1. Fatwa sesat ESQ dikeluarkan oleh 1 orang mufti dari 13 mufti yang ada di Malaysia. Menariknya, Sang Mufti yang menyesatkan ESQ itu tak menghadiri pertemuan antara Ary Ginanjar dan 13 mufti lainnya pada Juni 2010 dan belum ikut training ESQ.
Ada tiga pertanyaan penting disini:
1) Mengapa ia yang tak datang, namun lalu berani menyatakan ESQ sesat?
2) Mengapa dia yang belum pernah ikut pelatihan ESQ, berani menyatakan ESQ sesat?
3) Kenapa dari 14 mufti, cuma satu yang menyatakan ESQ sesat?

2. Sejauh yang aku amati, mengapa orang-orang yang menyebut ESQ sesat cuma itu-itu saja? Dan mohon maaf, kebanyakan mereka merupakan ulama yang identik dengan kelompok tertentu yang selama ini terkenal sungguh tidak susah memvonis orang atau kelompok lain. sementara itu, sama persis dengan di atas, situs-situs yang konsisten memuat pemberitaan ESQ sesat, hingga saat ini, juga yang itu-itu saja. Dan aku melihat, situs-situsnya, sangat mudah ditebak: berasal dari kelompok mana dan apa latar belakangnya.

3. Terkait dengan poin 2 di atas, kenapa ulama-ulama yang selama ini menjadi mainstream umat Islam di Indonesia, tidak menyatakan bahwa ESQ sesat? Muhammadiyah dan NU kompak berkata: “ESQ tidak sesat.” Bahkan MUI, sebagai lembaga yang memiliki otoritas mengeluarkan fatwa pun menyatakan tidak ada kesesatan ESQ.

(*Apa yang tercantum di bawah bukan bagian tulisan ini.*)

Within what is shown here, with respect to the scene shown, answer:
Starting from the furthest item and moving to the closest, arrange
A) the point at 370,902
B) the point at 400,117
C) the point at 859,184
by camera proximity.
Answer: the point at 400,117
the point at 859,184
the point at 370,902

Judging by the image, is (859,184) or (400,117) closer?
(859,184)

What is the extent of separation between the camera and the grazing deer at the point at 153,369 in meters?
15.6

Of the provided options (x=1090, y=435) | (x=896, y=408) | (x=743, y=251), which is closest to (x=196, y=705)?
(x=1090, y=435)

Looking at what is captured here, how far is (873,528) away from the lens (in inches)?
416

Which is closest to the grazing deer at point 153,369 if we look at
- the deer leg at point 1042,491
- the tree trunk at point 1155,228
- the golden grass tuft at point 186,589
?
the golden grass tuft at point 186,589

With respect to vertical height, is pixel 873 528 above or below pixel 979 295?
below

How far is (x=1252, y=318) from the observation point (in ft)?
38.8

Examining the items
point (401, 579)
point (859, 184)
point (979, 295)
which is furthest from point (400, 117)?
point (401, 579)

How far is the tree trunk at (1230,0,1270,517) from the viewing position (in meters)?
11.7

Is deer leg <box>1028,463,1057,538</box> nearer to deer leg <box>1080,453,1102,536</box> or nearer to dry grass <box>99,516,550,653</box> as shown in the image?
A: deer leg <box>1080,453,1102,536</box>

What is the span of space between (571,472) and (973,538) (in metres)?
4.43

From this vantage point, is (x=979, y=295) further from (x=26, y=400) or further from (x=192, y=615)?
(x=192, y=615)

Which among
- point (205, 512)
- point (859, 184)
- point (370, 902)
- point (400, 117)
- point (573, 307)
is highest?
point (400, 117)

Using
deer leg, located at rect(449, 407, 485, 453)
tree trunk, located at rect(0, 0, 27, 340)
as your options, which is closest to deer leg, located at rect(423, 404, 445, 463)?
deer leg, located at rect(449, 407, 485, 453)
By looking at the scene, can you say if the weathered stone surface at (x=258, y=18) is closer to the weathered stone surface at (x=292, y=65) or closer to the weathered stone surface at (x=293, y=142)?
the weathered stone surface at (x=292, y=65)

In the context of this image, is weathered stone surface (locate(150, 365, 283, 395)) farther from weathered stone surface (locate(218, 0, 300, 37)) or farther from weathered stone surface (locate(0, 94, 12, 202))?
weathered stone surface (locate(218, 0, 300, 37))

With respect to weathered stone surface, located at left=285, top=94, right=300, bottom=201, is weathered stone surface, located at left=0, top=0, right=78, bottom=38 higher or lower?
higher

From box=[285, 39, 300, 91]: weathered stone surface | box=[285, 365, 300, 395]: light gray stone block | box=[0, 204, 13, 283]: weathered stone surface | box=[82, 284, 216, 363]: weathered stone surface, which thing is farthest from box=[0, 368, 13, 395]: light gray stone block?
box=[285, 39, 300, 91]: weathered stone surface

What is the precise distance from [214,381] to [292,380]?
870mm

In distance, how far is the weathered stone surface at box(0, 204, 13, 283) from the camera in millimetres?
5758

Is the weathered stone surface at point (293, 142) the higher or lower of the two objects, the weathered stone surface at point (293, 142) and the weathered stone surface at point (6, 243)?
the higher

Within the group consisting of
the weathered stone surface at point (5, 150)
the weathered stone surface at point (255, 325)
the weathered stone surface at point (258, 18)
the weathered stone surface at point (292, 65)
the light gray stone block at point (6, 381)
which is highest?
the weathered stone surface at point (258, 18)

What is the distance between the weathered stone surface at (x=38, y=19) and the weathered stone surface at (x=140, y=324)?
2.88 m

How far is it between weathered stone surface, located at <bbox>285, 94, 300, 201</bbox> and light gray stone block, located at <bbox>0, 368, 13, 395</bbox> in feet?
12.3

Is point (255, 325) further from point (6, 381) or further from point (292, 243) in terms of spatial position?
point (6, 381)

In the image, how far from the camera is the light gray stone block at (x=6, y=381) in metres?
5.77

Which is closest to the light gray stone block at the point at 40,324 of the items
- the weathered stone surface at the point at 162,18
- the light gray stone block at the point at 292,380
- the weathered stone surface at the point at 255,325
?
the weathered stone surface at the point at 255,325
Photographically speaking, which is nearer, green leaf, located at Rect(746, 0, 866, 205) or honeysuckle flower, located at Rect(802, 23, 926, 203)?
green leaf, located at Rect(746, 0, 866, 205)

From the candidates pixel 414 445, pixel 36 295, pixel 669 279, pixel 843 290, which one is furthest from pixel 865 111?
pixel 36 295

4. Sejauh yang saya amati, merujuk pada sepuluh kriteria MUI tentang ajaran sesat (diantaranya adalah mengingkari salah satu rukun iman dan rukun islam; meyakini turunnya wahyu setelah Al Qur’an; mengingkari Nabi Muhammad SAW sebagai Nabi dan Rasul terakhir, dst), tidak ada satupun yang dengan kuat bisa dijadikan landasan untuk menyatakan ESQ sesat (untuk perihal ini aku bakal buat tulisan tersendiri). ESQ malah menegakkan rukun Iman dan rukun Islam, membuat para peserta mencintai Nabi Muhammad SAW serta menunjukkan mukjizat Al Qur’an. Karena memang tidak ada kriteria yang bisa menjerat ESQ, makanya, sejak dulu hingga kini. Kesesatan diajarkan selain itu tak mungkin ESQ bisa memiliki alumni sampai hampir satu juta orang apabila.

5. Berbagai tulisan yang masuk ke e-mail saya dan beredar di dunia maya, telah tidak proporsional, adil, objektif. Bahkan, mohon maaf, dangkal sekali analisanya, tidak logis dan sangat menyederhanakan persoalan. Siapapun yang berpikiran waras, tidak cerah dan pandai, pastinya akan tertawa tergelak-gelak saat membaca kalimat semacam ini. sementara itu KH Anwar Ibrahim meragukan ajaran ESQ, lantaran penuh dengan liberalisme dan pluralisme, yang menganggap semua agama merupakan betul. Pasalnya, semasa Ary mendirikan ESQ tahun 2000 bertepatan dengan lahirnya gerakan Islam liberal di Indonesia yang diwakili JIL (Jaringan Islam Liberal).

Sebab memiliki tanggal yang sama saat dibangun, ESQ merupakan JIL hanya disimpulkan oleh kok bisa-bisanya seorang ulama Lalu apakah berarti seluruh organisasi yang dibangun di tahun 2000 bisa dihubungkan dengan JIL (Jaringan Islam Liberal)? Aku akan buat tulisan tersendiri tentang ini. Tunggu saja.

Masih banyak catatan kritis yang mau saya buat. Tapi untuk sementara cukup disini dulu. Aku sungguh tidak kuasa untuk melanjutkanya saat ini karena merasa murung dengan potret umat Islam saat ini. Ulama dan pemimpinnya begitu gampang menyesatkan kelompok lain, umat menjadi heran.